[Spatial reasoning dataset excerpts]
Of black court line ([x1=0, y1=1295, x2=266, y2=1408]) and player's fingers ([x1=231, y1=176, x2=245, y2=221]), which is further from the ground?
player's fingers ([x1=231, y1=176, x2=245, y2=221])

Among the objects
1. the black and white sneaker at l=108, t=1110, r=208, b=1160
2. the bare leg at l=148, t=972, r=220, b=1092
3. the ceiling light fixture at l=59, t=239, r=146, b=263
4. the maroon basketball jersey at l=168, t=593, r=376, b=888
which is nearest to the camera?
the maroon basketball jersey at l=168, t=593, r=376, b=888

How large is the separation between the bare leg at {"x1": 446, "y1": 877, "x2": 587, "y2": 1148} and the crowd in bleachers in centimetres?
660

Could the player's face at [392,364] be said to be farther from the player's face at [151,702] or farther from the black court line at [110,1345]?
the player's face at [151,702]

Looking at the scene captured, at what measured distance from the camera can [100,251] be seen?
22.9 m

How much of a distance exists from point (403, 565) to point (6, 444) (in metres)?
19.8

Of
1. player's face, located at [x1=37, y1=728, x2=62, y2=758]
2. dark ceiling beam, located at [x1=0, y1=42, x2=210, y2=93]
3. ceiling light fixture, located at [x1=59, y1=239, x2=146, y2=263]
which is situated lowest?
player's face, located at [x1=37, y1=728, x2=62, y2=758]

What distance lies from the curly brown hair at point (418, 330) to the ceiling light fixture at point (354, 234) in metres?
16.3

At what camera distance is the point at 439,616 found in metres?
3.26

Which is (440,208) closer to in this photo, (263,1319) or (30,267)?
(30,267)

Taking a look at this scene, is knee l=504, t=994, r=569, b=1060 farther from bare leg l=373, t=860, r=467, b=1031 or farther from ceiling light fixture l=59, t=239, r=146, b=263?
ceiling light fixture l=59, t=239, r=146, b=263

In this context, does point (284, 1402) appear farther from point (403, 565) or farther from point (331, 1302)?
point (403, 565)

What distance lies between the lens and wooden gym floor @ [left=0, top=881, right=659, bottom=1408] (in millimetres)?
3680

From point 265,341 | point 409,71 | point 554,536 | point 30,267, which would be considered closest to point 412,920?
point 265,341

▸ What is expected
Can you turn the lines from the one containing "In this context, does" through the end of the entries into a numbered list, both ends included and blank lines left out?

▸ Solution
1. In this context, does point (284, 1402) appear farther from point (403, 565) or farther from point (331, 1302)?
2. point (403, 565)
3. What distance lies between the lens and wooden gym floor @ [left=0, top=881, right=659, bottom=1408] (in millimetres)?
4. 3680
5. From point 265,341 | point 409,71 | point 554,536 | point 30,267, which would be considered closest to point 412,920?
6. point 265,341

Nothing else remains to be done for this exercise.